Un mundo en guerra. Crónicas españolas de la segunda guerra mundial.

Laia Arañó y Francesc Vilanova,

Destino, Barcelona, 2008.

En los últimos años he venido observando como las conversaciones sobre política – afortunadamente cada vez más inusuales – que mantengo con mis amigos acaban convirtiéndose en encendidas discusiones partidistas sobre los medios de comunicación y, en particular, sobre los periódicos.

Realmente yo no tengo ninguna esperanza en que estos debates me sirvan encontrar mejores explicaciones, análisis más completos de aquello que nos rodea, y siempre preferiría hablar de fútbol o de mujeres. Pero, aunque sea tan poco optimista respecto a la aportación de la discusión política, no consigo librarme completamente de ella. Y menos aún del debate sobre la prensa.

En una ocasión alguien en me llamó con guasa “el azote de la prensa”, burlándose de mis repetidos e irritados juicios sobre los periódicos que leemos. Aunque fuera en tono jocoso el calificativo me ruboriza, sobre todo porque me desenmascara: ¿a qué viene tanta queja si luego no puedo vivir sin ellos?

Una pista. Hace una semana J.L. García Martín reflexionaba en ABCD sobre por qué leemos y citaba a alguien que había dicho algo como “leemos para aprender a preguntarnos por qué leemos”. ¿Por qué soy yo tan adicto a leer periódicos? Porque sólo leyéndolos aprendo a odiarlos, a descubrir los mecanismos con los que yo mismo me dejo engañar.

Para ser completamente sincero sobre mi relación con los periódicos, he de decir que, para mí, hay dos tipos de lecturas muy diferentes de un periódico. No es lo mismo enfrentarme al periódico de mañana que leer un periódico de ayer. Mientras con el periódico diario me irrito, discrepo airadamente, al periódico de ayer me une un pasado común, una nostalgia. El periódico de ayer es como alguien que dice ¿te acuerdas de…?

De modo que cargado con mi adicción al periódico de todos los días, y mi fascinación hacia los del pasado esta semana estoy de celebración. He echado la primer ojeada a Un mundo en guerra, un cuidada selección de crónicas aparecidas en ABC, La Vanguardia Española, Arriba… durante la segunda guerra mundial. Un fascinante viaje a la propaganda franquista, una propaganda paleta, oportunista y chaquetera que describen actitudes todavía habituales entre los militantes - de uno y otro bando, si se quiere - de este país. Las crónicas de los años '40 reflejan una clase política y periodística que jamás analizan sus posiciones en positivo, para defenderlas; solamente son capaces de justificarlas como reacción a un supuesto rival.
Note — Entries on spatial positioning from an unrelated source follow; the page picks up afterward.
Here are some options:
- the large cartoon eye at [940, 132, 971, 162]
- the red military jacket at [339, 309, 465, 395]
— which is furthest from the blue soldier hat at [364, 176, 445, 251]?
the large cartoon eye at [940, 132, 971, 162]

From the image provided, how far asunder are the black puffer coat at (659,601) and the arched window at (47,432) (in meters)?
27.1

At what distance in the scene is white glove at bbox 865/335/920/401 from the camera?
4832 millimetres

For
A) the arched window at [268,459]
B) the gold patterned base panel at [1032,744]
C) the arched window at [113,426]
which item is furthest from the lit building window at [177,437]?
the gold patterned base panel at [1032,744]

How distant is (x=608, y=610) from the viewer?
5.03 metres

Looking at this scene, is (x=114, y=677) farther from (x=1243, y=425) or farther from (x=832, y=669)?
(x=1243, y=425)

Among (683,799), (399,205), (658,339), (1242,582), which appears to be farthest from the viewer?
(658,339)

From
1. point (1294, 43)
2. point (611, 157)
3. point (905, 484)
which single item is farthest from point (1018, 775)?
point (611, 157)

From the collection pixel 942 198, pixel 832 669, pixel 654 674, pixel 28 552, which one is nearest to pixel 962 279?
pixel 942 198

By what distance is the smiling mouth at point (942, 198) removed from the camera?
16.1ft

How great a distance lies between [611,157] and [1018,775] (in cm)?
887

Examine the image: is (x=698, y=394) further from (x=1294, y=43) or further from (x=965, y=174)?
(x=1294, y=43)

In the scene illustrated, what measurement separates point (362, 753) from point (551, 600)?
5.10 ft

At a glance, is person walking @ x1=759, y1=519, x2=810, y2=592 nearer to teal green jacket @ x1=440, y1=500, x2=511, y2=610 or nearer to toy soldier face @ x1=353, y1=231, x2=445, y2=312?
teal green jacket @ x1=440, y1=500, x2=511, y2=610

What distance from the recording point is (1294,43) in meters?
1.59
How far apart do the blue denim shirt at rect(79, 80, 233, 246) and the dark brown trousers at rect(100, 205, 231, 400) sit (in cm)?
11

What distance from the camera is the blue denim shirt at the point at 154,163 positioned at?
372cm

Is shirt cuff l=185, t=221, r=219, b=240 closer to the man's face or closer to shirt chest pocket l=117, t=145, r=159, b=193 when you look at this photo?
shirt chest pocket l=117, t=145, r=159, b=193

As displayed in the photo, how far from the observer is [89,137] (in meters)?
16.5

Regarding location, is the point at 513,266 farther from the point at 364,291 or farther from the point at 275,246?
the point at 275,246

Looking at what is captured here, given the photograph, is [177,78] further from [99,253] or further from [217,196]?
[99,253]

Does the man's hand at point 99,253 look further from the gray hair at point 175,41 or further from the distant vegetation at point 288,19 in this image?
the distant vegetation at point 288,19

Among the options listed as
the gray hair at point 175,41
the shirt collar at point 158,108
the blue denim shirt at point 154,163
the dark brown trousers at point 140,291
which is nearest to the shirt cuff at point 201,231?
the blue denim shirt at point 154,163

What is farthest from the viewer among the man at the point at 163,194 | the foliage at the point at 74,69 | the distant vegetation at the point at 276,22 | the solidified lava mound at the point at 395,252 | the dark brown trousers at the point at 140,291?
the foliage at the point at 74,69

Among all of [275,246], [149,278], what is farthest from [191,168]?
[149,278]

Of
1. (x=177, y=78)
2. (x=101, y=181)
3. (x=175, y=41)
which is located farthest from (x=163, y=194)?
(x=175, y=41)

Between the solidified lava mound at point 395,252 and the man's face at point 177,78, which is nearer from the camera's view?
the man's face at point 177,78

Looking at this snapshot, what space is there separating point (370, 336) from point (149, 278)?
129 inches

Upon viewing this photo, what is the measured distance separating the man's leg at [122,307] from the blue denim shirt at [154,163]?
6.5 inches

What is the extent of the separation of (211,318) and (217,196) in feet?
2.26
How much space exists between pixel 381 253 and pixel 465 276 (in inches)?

Leyéndo algunas de las crónicas, voy reencontrándome con elogios filonazis, ataques encendidos contra Churchill o justificaciones anticomunistas posteriores a Nuremberg. Pero también redescubro la dependencia de la prensa hacia el poder político, o el fantástico estilo literario que fue perfilando la cultura rancia de la época.

La otra celebración de la semana se la debo a La Vanguardia, que ha abierto su hemeroteca digital a todos los adictos. Una fiesta. Una ofrenda que me hace sentir dentro de la piel de mis padres, de mis abuelos. Gracias.

Pasaré horas enchufado a la hemeroteca, chutándome para aplacar mi ansia de respuestas, o de preguntas. A estas alturas lo mismo da.